◆ **PROVIDED RECORDS**
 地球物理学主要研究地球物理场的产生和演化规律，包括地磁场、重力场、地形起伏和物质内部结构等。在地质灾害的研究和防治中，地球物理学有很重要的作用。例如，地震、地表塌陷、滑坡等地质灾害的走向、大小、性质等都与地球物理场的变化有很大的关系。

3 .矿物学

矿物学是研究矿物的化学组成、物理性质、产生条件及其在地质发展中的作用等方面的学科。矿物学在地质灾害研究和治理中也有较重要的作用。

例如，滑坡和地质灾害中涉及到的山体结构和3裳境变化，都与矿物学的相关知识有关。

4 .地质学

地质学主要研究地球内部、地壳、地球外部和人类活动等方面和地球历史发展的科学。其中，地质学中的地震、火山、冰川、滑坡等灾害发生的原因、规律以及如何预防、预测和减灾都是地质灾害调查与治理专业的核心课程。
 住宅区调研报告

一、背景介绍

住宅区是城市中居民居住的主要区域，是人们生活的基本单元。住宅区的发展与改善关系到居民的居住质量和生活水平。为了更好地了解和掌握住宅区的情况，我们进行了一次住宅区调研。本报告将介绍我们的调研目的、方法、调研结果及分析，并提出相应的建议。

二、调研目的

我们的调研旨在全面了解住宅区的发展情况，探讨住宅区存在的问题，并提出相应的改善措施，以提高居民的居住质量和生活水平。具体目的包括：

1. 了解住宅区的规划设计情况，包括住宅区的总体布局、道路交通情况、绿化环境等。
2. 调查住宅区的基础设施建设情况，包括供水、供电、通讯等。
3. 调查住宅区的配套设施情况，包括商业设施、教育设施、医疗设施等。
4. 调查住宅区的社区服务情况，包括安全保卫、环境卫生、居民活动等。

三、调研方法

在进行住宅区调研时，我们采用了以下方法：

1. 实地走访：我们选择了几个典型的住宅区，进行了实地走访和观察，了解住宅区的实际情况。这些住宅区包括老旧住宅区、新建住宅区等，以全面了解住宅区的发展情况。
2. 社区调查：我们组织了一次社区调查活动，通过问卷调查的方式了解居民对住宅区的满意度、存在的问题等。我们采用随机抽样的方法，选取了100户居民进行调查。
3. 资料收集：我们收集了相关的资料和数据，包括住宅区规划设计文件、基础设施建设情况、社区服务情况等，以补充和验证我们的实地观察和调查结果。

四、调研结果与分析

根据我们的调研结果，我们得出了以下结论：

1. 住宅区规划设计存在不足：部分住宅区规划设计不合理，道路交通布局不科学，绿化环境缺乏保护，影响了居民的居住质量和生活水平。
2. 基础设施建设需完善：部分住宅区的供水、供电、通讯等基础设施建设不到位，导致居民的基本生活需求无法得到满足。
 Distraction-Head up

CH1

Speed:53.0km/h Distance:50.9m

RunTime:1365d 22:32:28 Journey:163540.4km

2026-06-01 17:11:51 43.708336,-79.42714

◆ **EXERCISE**
Repeat the entire listing above, keeping every line exactly the same.

◆ **RESULT OF THIS TASK**
 地球物理学主要研究地球物理场的产生和演化规律，包括地磁场、重力场、地形起伏和物质内部结构等。在地质灾害的研究和防治中，地球物理学有很重要的作用。例如，地震、地表塌陷、滑坡等地质灾害的走向、大小、性质等都与地球物理场的变化有很大的关系。

3 .矿物学

矿物学是研究矿物的化学组成、物理性质、产生条件及其在地质发展中的作用等方面的学科。矿物学在地质灾害研究和治理中也有较重要的作用。

例如，滑坡和地质灾害中涉及到的山体结构和3裳境变化，都与矿物学的相关知识有关。

4 .地质学

地质学主要研究地球内部、地壳、地球外部和人类活动等方面和地球历史发展的科学。其中，地质学中的地震、火山、冰川、滑坡等灾害发生的原因、规律以及如何预防、预测和减灾都是地质灾害调查与治理专业的核心课程。
 住宅区调研报告

一、背景介绍

住宅区是城市中居民居住的主要区域，是人们生活的基本单元。住宅区的发展与改善关系到居民的居住质量和生活水平。为了更好地了解和掌握住宅区的情况，我们进行了一次住宅区调研。本报告将介绍我们的调研目的、方法、调研结果及分析，并提出相应的建议。

二、调研目的

我们的调研旨在全面了解住宅区的发展情况，探讨住宅区存在的问题，并提出相应的改善措施，以提高居民的居住质量和生活水平。具体目的包括：

1. 了解住宅区的规划设计情况，包括住宅区的总体布局、道路交通情况、绿化环境等。
2. 调查住宅区的基础设施建设情况，包括供水、供电、通讯等。
3. 调查住宅区的配套设施情况，包括商业设施、教育设施、医疗设施等。
4. 调查住宅区的社区服务情况，包括安全保卫、环境卫生、居民活动等。

三、调研方法

在进行住宅区调研时，我们采用了以下方法：

1. 实地走访：我们选择了几个典型的住宅区，进行了实地走访和观察，了解住宅区的实际情况。这些住宅区包括老旧住宅区、新建住宅区等，以全面了解住宅区的发展情况。
2. 社区调查：我们组织了一次社区调查活动，通过问卷调查的方式了解居民对住宅区的满意度、存在的问题等。我们采用随机抽样的方法，选取了100户居民进行调查。
3. 资料收集：我们收集了相关的资料和数据，包括住宅区规划设计文件、基础设施建设情况、社区服务情况等，以补充和验证我们的实地观察和调查结果。

四、调研结果与分析

根据我们的调研结果，我们得出了以下结论：

1. 住宅区规划设计存在不足：部分住宅区规划设计不合理，道路交通布局不科学，绿化环境缺乏保护，影响了居民的居住质量和生活水平。
2. 基础设施建设需完善：部分住宅区的供水、供电、通讯等基础设施建设不到位，导致居民的基本生活需求无法得到满足。
 Distraction-Head up

CH1

Speed:53.0km/h Distance:50.9m

RunTime:1365d 22:32:28 Journey:163540.4km

2026-06-01 17:11:51 43.708336,-79.42714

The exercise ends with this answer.